Practice for the Calgary Flames began at 11 a.m. on Wednesday morning, but Sean Monahan punched in two hours earlier.
"Obviously, the other day we made a mistake – and that's the first and last time that's going to happen," Monahan vowed.
One night earlier, the Flames took the unprecedented step of suspending a trio of players – Monahan, Johnny Gaudreau and Lance Bouma – for one game, for disciplinary reasons, after the three arrived late for a Monday morning, post-Super Bowl practice.
The trio watched from the sidelines as a patchwork Flames lineup that included only 11 forwards defeated the Dion Phaneuf-less Toronto Maple Leafs 4-3 Tuesday night, providing two valuable points that kept Calgary's faint playoff hopes alive. The result also answered critics on social media, who wondered how a team could bench its two top scorers for a game in which there was so much on the line.
But these sorts of indiscretions happen all the time; how they're addressed speaks to the value an organization puts on its culture. If accountability matters, then the rules cannot be applied selectively around the dressing room and waived for the better players.
Last year, for example, the Dallas Stars benched star centre Tyler Seguin for the final regular-season game after he missed a team practice. Seguin needed one more goal to establish a single-season best; he didn't get that chance.
Seguin was a player who arrived in Dallas with a wild-child reputation, so it was important for the Stars to send a message – that even in the midst of a fabulous individual season, a level of accountability was still required.
It was the same unflinching approach the Washington Capitals used with Alex Ovechkin earlier this season, benching the Great 8 for a game after he also showed up late for practice.
Ovechkin later explained he set his alarm clock improperly – 8:45 p.m. rather than 8:45 a.m. And while coach Barry Trotz accepted the explanation, he noted that rules are rules and they apply to all.
Publicly disciplining two of the NHL's top stars doesn't appear to have hurt Washington and Dallas. It might have even done some good with the rank-and-file players, who would appreciate playing for a team with a strict sense of justice.
It doesn't always work out in a team's favour, however. When Trotz was coaching in Nashville, he suspended a pair of players, Alexander Radulov and Sergei Kostitsyn, for a curfew violation during the 2012 playoffs, which might have cost the Predators their series against the Phoenix Coyotes.

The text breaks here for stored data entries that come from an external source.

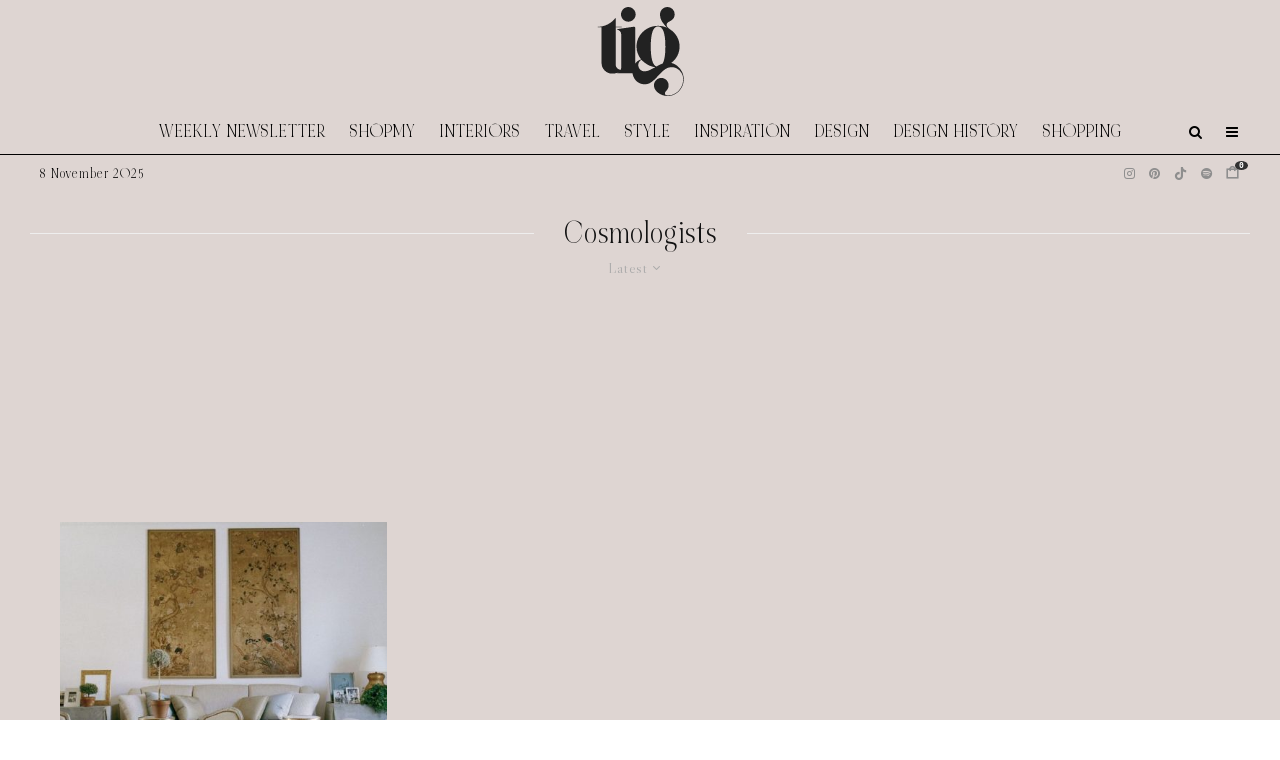

--- FILE ---
content_type: image/svg+xml
request_url: https://tig-space.nyc3.digitaloceanspaces.com/wp-content/uploads/2025/04/01150149/tig-new-logo-final-100-x-100-px.svg
body_size: 6318
content:
<svg xmlns="http://www.w3.org/2000/svg" xmlns:xlink="http://www.w3.org/1999/xlink" width="100" zoomAndPan="magnify" viewBox="0 0 75 74.999997" height="100" preserveAspectRatio="xMidYMid meet" version="1.0"><defs><g/></defs><g fill="#222222" fill-opacity="1"><g transform="translate(3.996755, 54.858781)"><g><path d="M 19.125 -2.546875 C 19.925781 -2.546875 20.632812 -2.757812 21.25 -3.1875 L 21.25 -2.6875 C 20.394531 -2.070312 19.234375 -1.410156 17.765625 -0.703125 C 16.304688 0.00390625 14.585938 0.359375 12.609375 0.359375 C 10.429688 0.359375 8.5625 -0.421875 7 -1.984375 C 5.445312 -3.546875 4.671875 -5.410156 4.671875 -7.578125 L 4.671875 -34.359375 L 1.765625 -34.359375 L 1.765625 -34.78125 C 4.410156 -34.78125 6.878906 -35.359375 9.171875 -36.515625 C 11.460938 -37.671875 13.363281 -39.21875 14.875 -41.15625 L 15.296875 -41.15625 L 15.296875 -34.78125 L 19.90625 -34.78125 L 19.90625 -34.359375 L 15.296875 -34.359375 L 15.296875 -6.375 C 15.296875 -5.332031 15.671875 -4.429688 16.421875 -3.671875 C 17.179688 -2.921875 18.082031 -2.546875 19.125 -2.546875 Z M 19.125 -2.546875 "/></g></g></g><g fill="#222222" fill-opacity="1"><g transform="translate(18.72823, 54.858781)"><g><path d="M 4.671875 -3.890625 L 4.671875 -29.109375 C 4.671875 -30.003906 4.382812 -30.769531 3.8125 -31.40625 C 3.25 -32.050781 2.566406 -32.441406 1.765625 -32.578125 L 1.765625 -33 L 13.875 -34.78125 C 13.925781 -34.78125 13.960938 -34.78125 13.984375 -34.78125 C 14.015625 -34.78125 14.050781 -34.78125 14.09375 -34.78125 C 14.894531 -34.78125 15.296875 -34.378906 15.296875 -33.578125 L 15.296875 -3.890625 C 15.296875 -3.046875 15.578125 -2.289062 16.140625 -1.625 C 16.710938 -0.96875 17.398438 -0.566406 18.203125 -0.421875 L 18.203125 0 L 1.765625 0 L 1.765625 -0.421875 C 2.566406 -0.566406 3.25 -0.96875 3.8125 -1.625 C 4.382812 -2.289062 4.671875 -3.046875 4.671875 -3.890625 Z M 15.515625 -44.0625 C 15.515625 -42.59375 14.96875 -41.3125 13.875 -40.21875 C 12.789062 -39.132812 11.492188 -38.59375 9.984375 -38.59375 C 8.472656 -38.59375 7.1875 -39.132812 6.125 -40.21875 C 5.0625 -41.3125 4.53125 -42.59375 4.53125 -44.0625 C 4.53125 -45.570312 5.0625 -46.867188 6.125 -47.953125 C 7.1875 -49.035156 8.472656 -49.578125 9.984375 -49.578125 C 11.492188 -49.578125 12.789062 -49.035156 13.875 -47.953125 C 14.96875 -46.867188 15.515625 -45.570312 15.515625 -44.0625 Z M 15.515625 -44.0625 "/></g></g></g><g fill="#222222" fill-opacity="1"><g transform="translate(31.12241, 54.858781)"><g><path d="M 29.8125 -7.65625 C 31.613281 -7.226562 33.207031 -6.421875 34.59375 -5.234375 C 35.988281 -4.054688 37.097656 -2.617188 37.921875 -0.921875 C 38.753906 0.773438 39.171875 2.617188 39.171875 4.609375 C 39.171875 6.921875 38.625 9.019531 37.53125 10.90625 C 36.445312 12.789062 35.007812 14.300781 33.21875 15.4375 C 31.425781 16.570312 29.441406 17.140625 27.265625 17.140625 C 25.472656 17.140625 23.773438 16.769531 22.171875 16.03125 C 20.566406 15.300781 19.28125 14.320312 18.3125 13.09375 C 17.34375 11.875 16.859375 10.554688 16.859375 9.140625 C 16.859375 7.628906 17.398438 6.328125 18.484375 5.234375 C 19.566406 4.148438 20.863281 3.609375 22.375 3.609375 C 23.882812 3.609375 25.171875 4.148438 26.234375 5.234375 C 27.296875 6.328125 27.828125 7.628906 27.828125 9.140625 C 27.828125 10.691406 27.3125 11.988281 26.28125 13.03125 C 25.945312 13.363281 25.660156 13.71875 25.421875 14.09375 C 25.191406 14.46875 25.078125 14.847656 25.078125 15.234375 C 25.078125 16.222656 25.804688 16.71875 27.265625 16.71875 C 29.390625 16.71875 31.3125 16.171875 33.03125 15.078125 C 34.757812 13.992188 36.144531 12.53125 37.1875 10.6875 C 38.226562 8.851562 38.75 6.828125 38.75 4.609375 C 38.75 2.898438 38.359375 1.363281 37.578125 0 C 36.796875 -1.363281 35.753906 -2.445312 34.453125 -3.25 C 33.160156 -4.0625 31.710938 -4.46875 30.109375 -4.46875 C 28.453125 -4.46875 26.945312 -4.03125 25.59375 -3.15625 C 24.25 -2.28125 22.988281 -1.21875 21.8125 0.03125 C 20.632812 1.28125 19.453125 2.539062 18.265625 3.8125 C 17.085938 5.09375 15.8125 6.171875 14.4375 7.046875 C 13.070312 7.921875 11.519531 8.359375 9.78125 8.359375 C 8.125 8.359375 6.597656 7.929688 5.203125 7.078125 C 3.804688 6.234375 2.707031 5.078125 1.90625 3.609375 C 1.101562 2.148438 0.703125 0.546875 0.703125 -1.203125 C 0.703125 -3.378906 1.316406 -5.300781 2.546875 -6.96875 C 3.773438 -8.644531 5.332031 -9.769531 7.21875 -10.34375 C 6.132812 -11.664062 5.285156 -13.140625 4.671875 -14.765625 C 4.054688 -16.398438 3.75 -18.113281 3.75 -19.90625 C 3.75 -22.78125 4.476562 -25.398438 5.9375 -27.765625 C 7.40625 -30.128906 9.351562 -32.003906 11.78125 -33.390625 C 14.21875 -34.785156 16.925781 -35.484375 19.90625 -35.484375 C 22.3125 -35.484375 24.578125 -35.007812 26.703125 -34.0625 C 25.523438 -35.15625 24.34375 -36.570312 23.15625 -38.3125 C 21.976562 -40.0625 21.390625 -41.976562 21.390625 -44.0625 C 21.390625 -45.570312 21.929688 -46.867188 23.015625 -47.953125 C 24.097656 -49.035156 25.398438 -49.578125 26.921875 -49.578125 C 28.429688 -49.578125 29.71875 -49.035156 30.78125 -47.953125 C 31.84375 -46.867188 32.375 -45.570312 32.375 -44.0625 C 32.375 -42.875 32.03125 -41.832031 31.34375 -40.9375 C 30.65625 -40.039062 29.789062 -39.359375 28.75 -38.890625 C 27.144531 -38.222656 26.34375 -37.320312 26.34375 -36.1875 C 26.34375 -35.570312 26.585938 -34.984375 27.078125 -34.421875 C 27.578125 -33.859375 28.179688 -33.335938 28.890625 -32.859375 C 31.117188 -31.441406 32.867188 -29.613281 34.140625 -27.375 C 35.410156 -25.132812 36.046875 -22.644531 36.046875 -19.90625 C 36.046875 -17.445312 35.488281 -15.144531 34.375 -13 C 33.269531 -10.851562 31.75 -9.070312 29.8125 -7.65625 Z M 19.90625 -35.0625 C 16.269531 -35.0625 14.453125 -30.007812 14.453125 -19.90625 C 14.453125 -11.03125 15.867188 -6.046875 18.703125 -4.953125 C 19.503906 -5.429688 20.289062 -5.859375 21.0625 -6.234375 C 21.84375 -6.609375 22.613281 -6.9375 23.375 -7.21875 C 24.738281 -9.675781 25.421875 -13.90625 25.421875 -19.90625 C 25.421875 -30.007812 23.582031 -35.0625 19.90625 -35.0625 Z M 5.09375 -6.015625 C 5.09375 -4.742188 5.550781 -3.644531 6.46875 -2.71875 C 7.394531 -1.800781 8.5 -1.34375 9.78125 -1.34375 C 11.09375 -1.34375 12.410156 -1.671875 13.734375 -2.328125 C 15.054688 -2.992188 16.425781 -3.707031 17.84375 -4.46875 C 15.769531 -4.75 13.832031 -5.382812 12.03125 -6.375 C 10.238281 -7.363281 8.707031 -8.59375 7.4375 -10.0625 C 5.875 -9.113281 5.09375 -7.765625 5.09375 -6.015625 Z M 5.09375 -6.015625 "/></g></g></g></svg>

Organizationally, the hope is to use the lapse as a teaching moment when the players are still young enough and keen enough about their professional development to see it that way – rather than as some arbitrary unnecessary punishment.
On the morning-after in Calgary, all three issued the obligatory mea culpas, including apologies to their teammates, management and the fan base.
"A learning experience," said Gaudreau. "It's an eyeopener for me and Sean and Lance. We're three younger guys who need to learn.
"It's difficult," he added, "because all our dads are here, to go on the father's trip, and expecting to watch us play against Toronto. We've got to pay the consequences. All three of us are really upset with ourselves."
What did Gaudreau's father say to him?
"What any dad would say if their kid was in trouble or made a mistake: Learn from it," replied Gaudreau. "You're a young kid. It's something you need to learn from and will help you grow."
It has been an eventful fortnight or so for the Flames, given they are also playing without Dennis Wideman, who is serving a 20-game suspension for cross-checking linesman Don Henderson in a late-January game. Commissioner Gary Bettman heard the appeal of Wideman's suspension on Wednesday and is expected to render a verdict by the end of the week.
Depending upon Bettman's ruling, Wideman has the further right to appeal the suspension to an independent arbitrator. Currently, he isn't scheduled to be back playing until mid-March, after the NHL trade deadline.
By then, the Flames' playoff hopes could be more clearly defined. Their game against the Sharks Thursday in San Jose falls into the make-it-or-break it category, given San Jose is one of the teams Calgary needs to overtake to make the playoffs in the Pacific Division.
In the meantime, Flames coach Bob Hartley was at pains to put Tuesday's events behind him, noting that no matter where someone might work – in an office or a factory – there are always good days and bad days. "Yesterday was a bad day," he said, "and now we move on."